Imbalanced-learn is a complementary library that provides techniques specifically designed for imbalanced datasets, which are common in real-world network traffic (e.g., rare failure events or anomalies). It supports resampling methods such as SMOTE (Synthetic Minority Over-sampling Technique), undersampling, and combined strategies that help improve model performance on skewed datasets.
By using these two libraries together, we ensure the development of balanced, high-performing models that are well suited for network traffic prediction and anomaly detection. These models are then deployed via FastAPI, making their predictions available in real-time to other components in the pipeline or external consumers.
Dashboard interface: Chronograf
Before trying to integrate the pipeline in the 5G core network, we need to simulate the behavior of a network function that would consume the data produced by our pipeline (process and inference data) so we can validate it. The easiest way to visualize this data is to use a dashboard where we can display all the metrics. Instead of wasting time building a dashboard from scratch, we can use technologies that make the process easier and faster. So, on that note, we decided to use Chronograf developed by InfluxData.

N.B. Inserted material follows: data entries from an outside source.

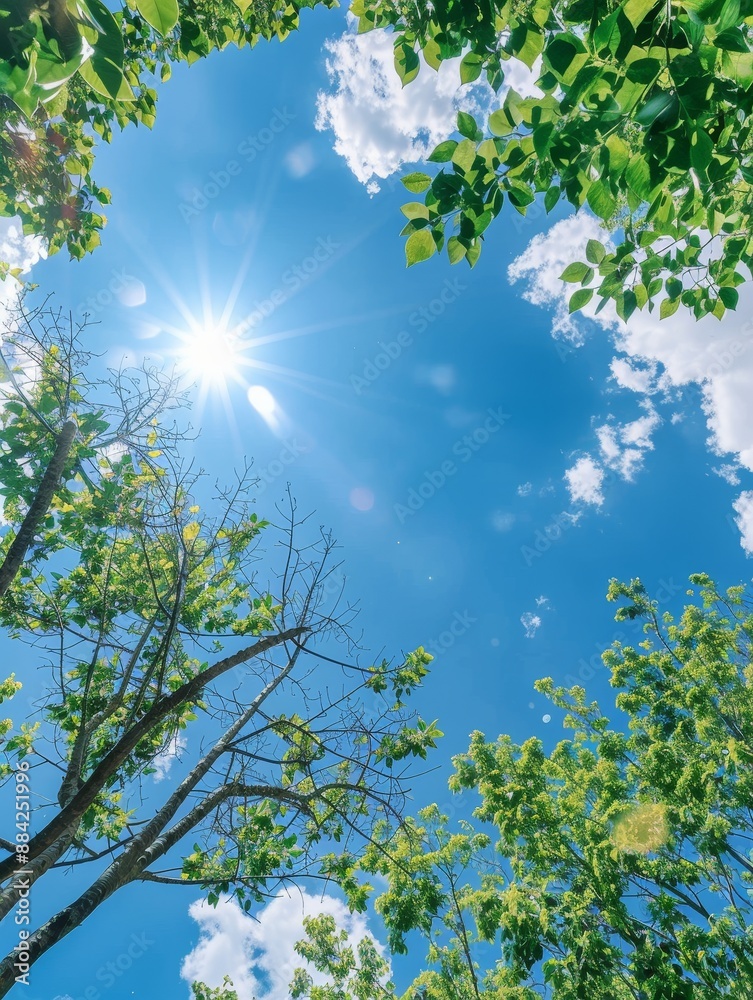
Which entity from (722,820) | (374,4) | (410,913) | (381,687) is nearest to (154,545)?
(381,687)

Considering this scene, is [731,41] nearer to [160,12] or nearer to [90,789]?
[160,12]

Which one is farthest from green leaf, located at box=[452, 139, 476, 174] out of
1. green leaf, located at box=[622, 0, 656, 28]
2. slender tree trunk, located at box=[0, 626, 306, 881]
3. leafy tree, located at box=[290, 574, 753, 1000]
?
leafy tree, located at box=[290, 574, 753, 1000]

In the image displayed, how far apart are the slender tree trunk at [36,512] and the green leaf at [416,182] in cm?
353

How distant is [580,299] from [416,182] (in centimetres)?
82

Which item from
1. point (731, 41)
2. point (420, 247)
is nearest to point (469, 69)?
point (420, 247)

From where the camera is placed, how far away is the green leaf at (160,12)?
36.2 inches

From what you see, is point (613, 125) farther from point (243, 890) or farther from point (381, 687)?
point (243, 890)

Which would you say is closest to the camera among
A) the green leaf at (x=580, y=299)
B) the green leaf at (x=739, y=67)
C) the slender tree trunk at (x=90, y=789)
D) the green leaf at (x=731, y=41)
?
the green leaf at (x=731, y=41)

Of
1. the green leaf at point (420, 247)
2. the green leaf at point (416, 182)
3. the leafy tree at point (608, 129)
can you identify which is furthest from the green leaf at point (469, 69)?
the green leaf at point (420, 247)

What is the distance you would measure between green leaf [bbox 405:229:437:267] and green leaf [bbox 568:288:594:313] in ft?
2.11

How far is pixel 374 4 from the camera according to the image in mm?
2395

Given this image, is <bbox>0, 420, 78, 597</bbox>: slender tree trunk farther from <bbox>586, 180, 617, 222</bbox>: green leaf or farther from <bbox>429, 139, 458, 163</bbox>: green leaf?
<bbox>586, 180, 617, 222</bbox>: green leaf

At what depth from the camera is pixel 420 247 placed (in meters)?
1.66

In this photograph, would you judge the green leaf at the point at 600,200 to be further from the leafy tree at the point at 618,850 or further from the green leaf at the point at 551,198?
the leafy tree at the point at 618,850
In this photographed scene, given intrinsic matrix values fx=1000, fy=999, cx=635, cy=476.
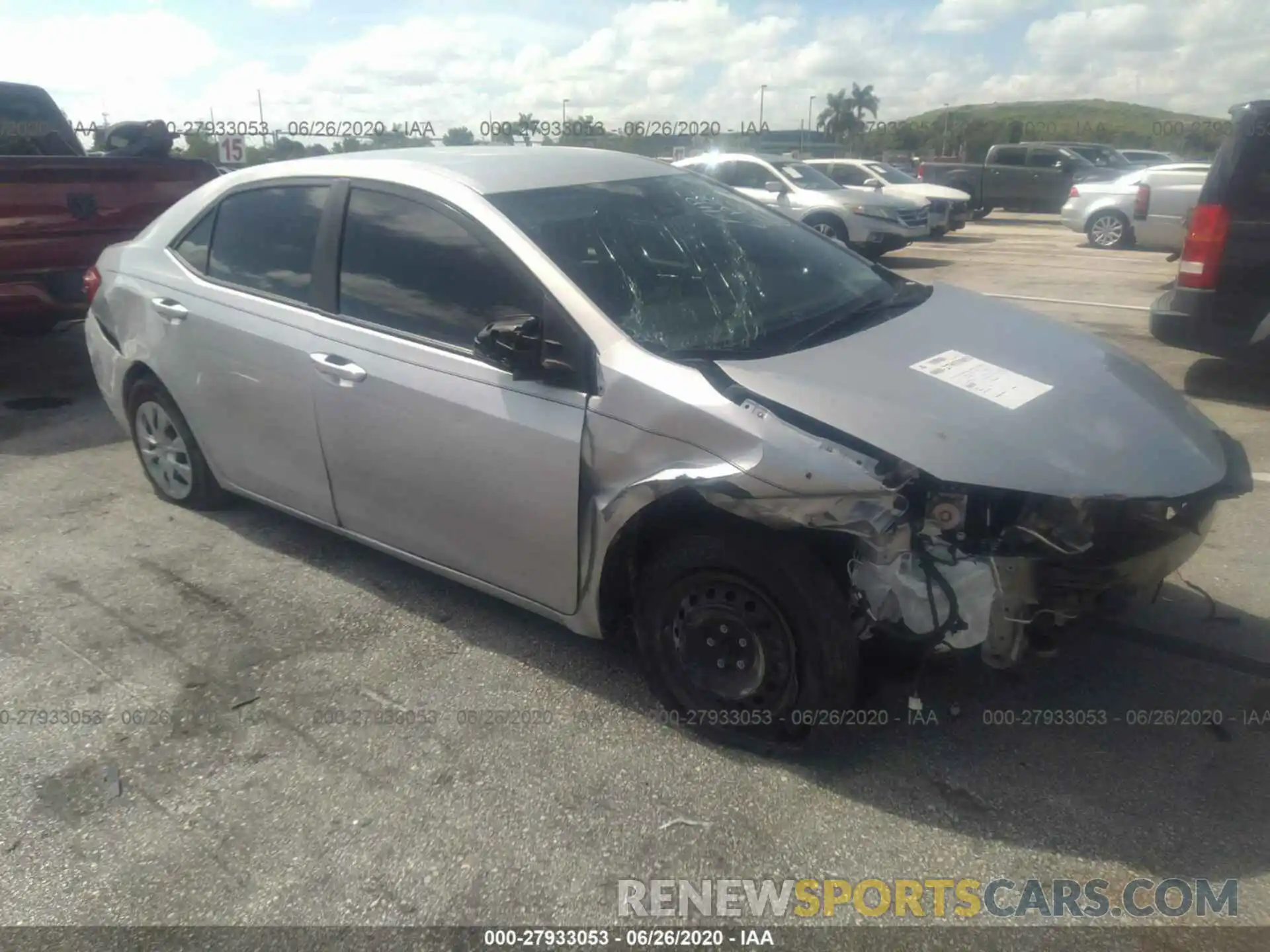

Chronograf is a data visualization and monitoring tool used to analyze various metrics and records obtained in real-time. It offers a complete dashboarding solution for visualizing data. With it, we can easily clone a pre-canned dashboard (over 20 pre-canned dashboards). This saves a lot of development time since you don't have to make a complete interface from scratch with a specialized framework. Chronograf allows us to use Flux or the InfluxQL queries to fetch and analyze data. This tool makes it easy to develop dynamic and customizable interfaces without a great deal of effort and time, making it the perfect choice for simulating the operation of a 5G core network function that consumes the data provided by the pipeline.